#### GIVEN RECORDS

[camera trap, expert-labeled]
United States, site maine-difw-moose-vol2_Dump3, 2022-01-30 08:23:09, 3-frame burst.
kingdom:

* * *

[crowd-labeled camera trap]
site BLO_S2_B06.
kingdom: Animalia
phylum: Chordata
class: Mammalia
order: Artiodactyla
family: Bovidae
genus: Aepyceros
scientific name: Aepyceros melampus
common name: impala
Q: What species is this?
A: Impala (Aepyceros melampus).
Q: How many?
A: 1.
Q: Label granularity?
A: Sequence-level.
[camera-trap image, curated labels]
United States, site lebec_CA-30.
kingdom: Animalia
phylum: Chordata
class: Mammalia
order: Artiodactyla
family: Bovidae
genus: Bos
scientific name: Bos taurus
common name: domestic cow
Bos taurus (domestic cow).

#### TASK DIRECTIONS
In the entries above, copy each line that contains the string "site".

#### RESPONSE
United States, site maine-difw-moose-vol2_Dump3, 2022-01-30 08:23:09, 3-frame burst.
site BLO_S2_B06.
United States, site lebec_CA-30.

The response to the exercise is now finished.